Now, One Arm Point is an Ab
original community about 200 to 240 kilometres north of Broome, on the Dampier Peninsula. The Aboriginals there — the Bardi people — had once lived on Sunday Island, which is probably about 10 to 15 kilometres off the mainland. But then, for a number of reasons, their community on Sunday Island folded so they moved into Derby.
But the tribe really suffered in Derby from drink and unemployment and eventually, after quite a number of years, some of the Elders decided that they’d like to return to their land. Now, setting up a community back on Sunday Island was impractical. That was out of the question, so they got a lease on the mainland as close as possible to Sunday Island, which is where One Arm Point is now. On a map, it’s at the tip of the point that goes north-eastish from Broome, as well as north-westish from Derby. Cape Leveque is just near by. That’s where there’s a lighthouse.
So in 1975 Gail and I were asked by the Superintendent for the Kimberley to go to One Arm Point and open the school, which we did. By that stage, the Aboriginal community had only been going for a year or two and we were the first teachers to go there. We were young. I’d been teaching for seven years and Gail had been teaching for six. So we were pretty inexperienced really, and we were certainly inexperienced as far as Aboriginal communities and Aboriginal people were concerned. But we said, ‘Yes.’ And we bought ourselves a Nissan four-wheel drive and headed off.
When we arrived we had no house and there was no school to teach in. We taught under a tree and we lived in a caravan. I must say that it was quite a cultural shock really, but for all that it was to prove to be a wonderful experience.

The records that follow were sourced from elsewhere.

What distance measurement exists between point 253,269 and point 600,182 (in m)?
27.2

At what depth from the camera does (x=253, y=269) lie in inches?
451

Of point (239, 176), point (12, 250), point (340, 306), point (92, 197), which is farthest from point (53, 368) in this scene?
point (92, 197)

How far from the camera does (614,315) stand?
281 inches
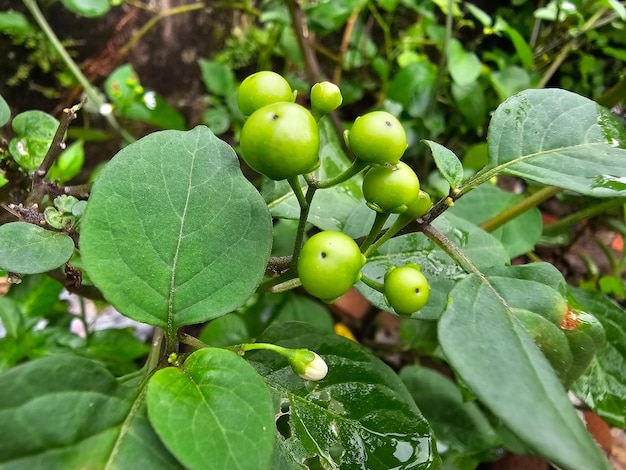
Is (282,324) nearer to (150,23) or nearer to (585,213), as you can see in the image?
(585,213)

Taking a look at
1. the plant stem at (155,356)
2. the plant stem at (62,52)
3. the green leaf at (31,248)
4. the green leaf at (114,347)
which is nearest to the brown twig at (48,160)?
the green leaf at (31,248)

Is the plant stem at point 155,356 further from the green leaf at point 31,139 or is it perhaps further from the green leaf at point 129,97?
the green leaf at point 129,97

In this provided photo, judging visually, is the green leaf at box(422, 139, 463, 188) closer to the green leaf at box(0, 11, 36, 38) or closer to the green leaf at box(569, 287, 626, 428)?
the green leaf at box(569, 287, 626, 428)

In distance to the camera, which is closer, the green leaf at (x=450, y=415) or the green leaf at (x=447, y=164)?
the green leaf at (x=447, y=164)

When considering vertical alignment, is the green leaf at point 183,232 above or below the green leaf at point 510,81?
above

Anyway, we’d only been at One Arm Point for two or three weeks when a cyclone came through. And that was another experience, I can tell you. Oh, there was a lot of rain and a lot of wind, that sort of thing. It knocked down a lot of trees and it really put the road in terrible condition. We had the only four-wheel drive vehicle at the community and were the only ones who could get through when the road was that bad. Then, at about two or three o’clock one morning, there came this bang…bang…bang on the side of our caravan and, when we opened the door, a white guy, Brian Carter — he’s married to an Aboriginal person there — said, ‘Would you mind taking one of the young women to Lombadina, she’s in labour.’